■ **TEXT PROVIDED**:
----------------------------------------
Special Issue Paper
Comparison of methods for imputing ordinal data using multivariate normal imputation: a case study of non-linear effects in a large cohort study
Multiple imputation is becoming increasingly popular for handling missing data, with Markov chain Monte Carlo assuming multivariate normality (MVN) a commonly used approach. Imputing categorical variables (which are clearly non-normal) using MVN imputation is challenging, and several approaches have been suggested. However, it remains unclear which approach should be preferred.
We explore methods for imputing ordinal variables using MVN imputation, including imputing as a continuous variable and as a set of indicators, and various methods for assigning imputed values to the possible categories (rounding), for estimating a non-linear association between an ordinal exposure and binary outcome. We introduce a new approach where we impute as continuous and assign imputed values into categories based on the mean indicators imputed in a separate round of imputation. We compare these approaches in a simple setting where we make 50% of data in an ordinal exposure missing completely at random, within an otherwise complete real dataset.
----------------------------------------
■ **DATA SUPPLIED**:
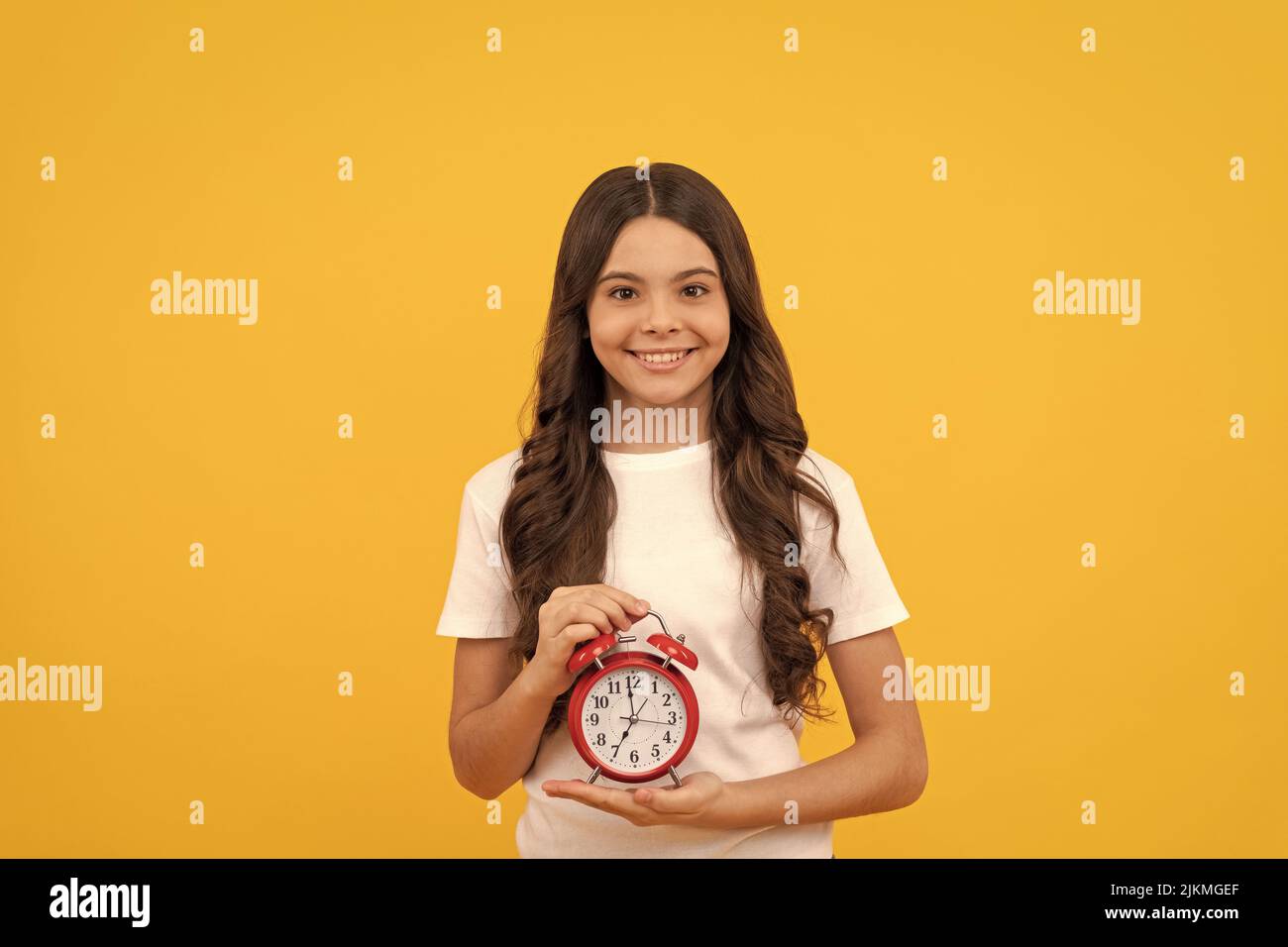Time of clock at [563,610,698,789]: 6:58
----------------------------------------
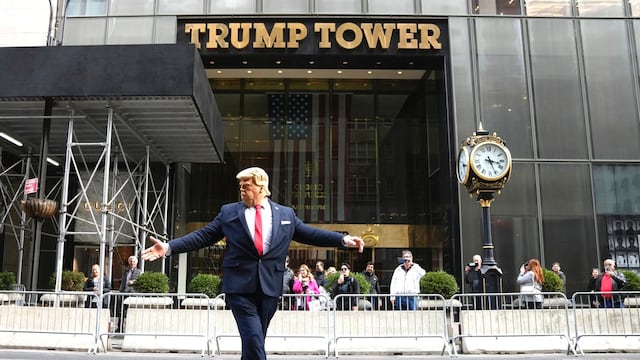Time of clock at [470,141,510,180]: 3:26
----------------------------------------
■ **WHAT TO DO**:
1) Copy the passage of the abstract on imputing ordinal data starting with "Special Issue Paper" and going on through "should be preferred.", swapping "Markov chain Monte Carlo" for "MCMC".
2) Carry the abstract on imputing ordinal data forward from its last sentence.
The rows come from a different source than the text.

■ **RESPONSES PER TASK**:
1)
Special Issue Paper
Comparison of methods for imputing ordinal data using multivariate normal imputation: a case study of non-linear effects in a large cohort study
Multiple imputation is becoming increasingly popular for handling missing data, with MCMC assuming multivariate normality (MVN) a commonly used approach. Imputing categorical variables (which are clearly non-normal) using MVN imputation is challenging, and several approaches have been suggested. However, it remains unclear which approach should be preferred.

2)
Methods that impute the ordinal exposure as continuous distorted the non-linear exposure–outcome association by biasing the relationship towards linearity irrespective of the rounding method. In contrast, imputing using indicators preserved the non-linear association but not the marginal distribution of the ordinal variable.
Imputing ordinal variables as continuous can bias the estimation of the exposure–outcome association in the presence of non-linear relationships. Further work is needed to develop optimal methods for handling ordinal (and nominal) variables when using MVN imputation. Copyright © 2012 John Wiley & Sons, Ltd.